Lavender
- March 2008 cover
- Categories: Free Gay periodical
- Frequency: Biweekly
- Circulation: 33,100 = 17,500 (print), 15,600 (Newsstand installs)
- Founded: 1995
- First issue: June 9, 1995
- Company: Lavender Media, Inc.
- Country: United States
- Based in: Minneapolis, Minnesota
- Language: English
- Website: http://www.lavendermagazine.com

= Lavender (magazine) =

American magazine

Lavender is an American biweekly print and online magazine, part of Lavender Media, Inc., published in Minneapolis, Minnesota, for the LGBTQ+ community. It is distributed free of charge in the Twin Cities of Minneapolis and St. Paul and in some other cities throughout Minnesota and western Wisconsin.

== History ==
Founded in 1995 by George Holdgrafer and Stephen Rocheford, Lavenders mission is "to appeal to the greatest number of Minnesota LGBTQ+ readers, and direct them to [their] advertisers." Lavender published its 500th issue in June 2014.
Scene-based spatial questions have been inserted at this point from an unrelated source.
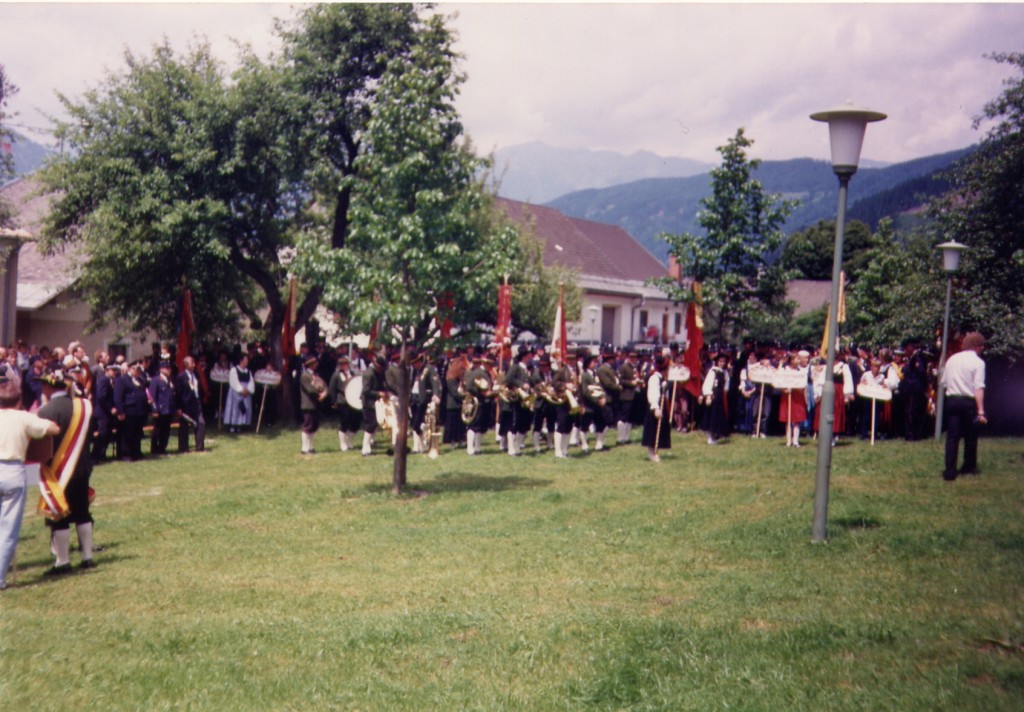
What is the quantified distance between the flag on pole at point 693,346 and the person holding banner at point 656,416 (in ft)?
3.04

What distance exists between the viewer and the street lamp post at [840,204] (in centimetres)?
999

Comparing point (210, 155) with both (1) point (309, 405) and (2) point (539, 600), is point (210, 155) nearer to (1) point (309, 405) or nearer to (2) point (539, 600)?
(1) point (309, 405)

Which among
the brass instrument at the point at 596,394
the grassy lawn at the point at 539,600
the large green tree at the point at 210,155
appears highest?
the large green tree at the point at 210,155

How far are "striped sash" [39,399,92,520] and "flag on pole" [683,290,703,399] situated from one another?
12.7 m

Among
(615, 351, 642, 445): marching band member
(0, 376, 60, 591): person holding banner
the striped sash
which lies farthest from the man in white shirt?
(0, 376, 60, 591): person holding banner

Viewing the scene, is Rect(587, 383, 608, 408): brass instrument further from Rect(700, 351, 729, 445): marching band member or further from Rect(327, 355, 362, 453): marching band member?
Rect(327, 355, 362, 453): marching band member

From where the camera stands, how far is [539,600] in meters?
8.54

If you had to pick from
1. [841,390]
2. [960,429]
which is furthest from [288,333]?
[960,429]

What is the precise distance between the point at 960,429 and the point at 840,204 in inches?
210

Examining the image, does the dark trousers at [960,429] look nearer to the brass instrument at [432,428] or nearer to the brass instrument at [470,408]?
the brass instrument at [470,408]

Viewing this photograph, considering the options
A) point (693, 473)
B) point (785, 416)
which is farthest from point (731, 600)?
point (785, 416)

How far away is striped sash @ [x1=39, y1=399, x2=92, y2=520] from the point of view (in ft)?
33.4

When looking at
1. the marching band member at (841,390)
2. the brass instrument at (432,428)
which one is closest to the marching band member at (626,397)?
the marching band member at (841,390)

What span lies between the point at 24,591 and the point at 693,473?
10.7 metres
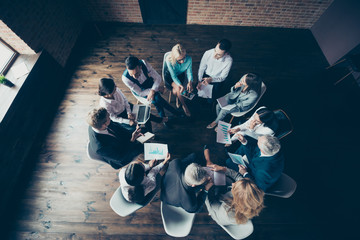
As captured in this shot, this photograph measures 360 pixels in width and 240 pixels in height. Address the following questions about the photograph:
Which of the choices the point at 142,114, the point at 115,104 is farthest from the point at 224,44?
the point at 115,104

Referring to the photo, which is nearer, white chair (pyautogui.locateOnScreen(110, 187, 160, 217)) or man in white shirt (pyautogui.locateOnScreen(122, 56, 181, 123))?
white chair (pyautogui.locateOnScreen(110, 187, 160, 217))

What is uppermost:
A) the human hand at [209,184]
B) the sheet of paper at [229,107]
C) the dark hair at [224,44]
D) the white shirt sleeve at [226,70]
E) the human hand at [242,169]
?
the dark hair at [224,44]

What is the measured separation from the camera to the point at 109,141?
224cm

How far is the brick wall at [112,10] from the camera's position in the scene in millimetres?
4422

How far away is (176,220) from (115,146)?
1.30 metres

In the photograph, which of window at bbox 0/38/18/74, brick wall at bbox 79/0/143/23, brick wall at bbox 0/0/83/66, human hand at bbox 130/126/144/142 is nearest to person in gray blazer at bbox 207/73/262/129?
human hand at bbox 130/126/144/142

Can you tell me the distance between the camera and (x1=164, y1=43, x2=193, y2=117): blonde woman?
259 cm

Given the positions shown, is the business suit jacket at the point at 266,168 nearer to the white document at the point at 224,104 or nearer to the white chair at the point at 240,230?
the white chair at the point at 240,230

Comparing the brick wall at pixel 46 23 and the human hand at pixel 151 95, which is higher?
the brick wall at pixel 46 23

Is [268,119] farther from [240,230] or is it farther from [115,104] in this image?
[115,104]

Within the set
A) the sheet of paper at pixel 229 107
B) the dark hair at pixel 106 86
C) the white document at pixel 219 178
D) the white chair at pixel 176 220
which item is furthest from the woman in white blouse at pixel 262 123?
the dark hair at pixel 106 86

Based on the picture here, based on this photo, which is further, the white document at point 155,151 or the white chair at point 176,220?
the white document at point 155,151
In 2017, Stephen Rocheford, CEO of Lavender, publicly voiced criticism of the exclusion of police officers from the 2017 Twin Cities Pride festival parade.

== Controversies ==
In 2016, after the Pulse nightclub shooting in Orlando, Florida, Lavender editors wrote an article accused of anti-Muslim bias. The opposition to the articles organized a Change.org petition aimed at Stephen Rocheford for singling out Islam as a source of violence.

== Awards ==
In 2016, Lavender was named Magazine of the Year by the Minnesota Magazine & Publishing Association (MMPA). It has also received more than 100 MMPA awards in the categories of overall excellence, best digital media, best internet site, best director, best single cover, best feature article, best regular column, best single topic, best how-to article, best use of visuals, best redesign, best media kit, and best editor's or publisher's editorial.